● **Objective**
Format each line of the items below as a string in a single JSON list, one string per line, with blank lines left out.

--- Begin ---

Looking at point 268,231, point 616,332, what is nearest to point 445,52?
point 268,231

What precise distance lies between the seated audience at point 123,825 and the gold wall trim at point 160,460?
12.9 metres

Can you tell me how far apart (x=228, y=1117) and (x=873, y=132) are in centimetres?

--- End ---

● **Full output**
[
  "Looking at point 268,231, point 616,332, what is nearest to point 445,52?",
  "point 268,231",
  "What precise distance lies between the seated audience at point 123,825 and the gold wall trim at point 160,460?",
  "12.9 metres",
  "Can you tell me how far apart (x=228, y=1117) and (x=873, y=132) are in centimetres?"
]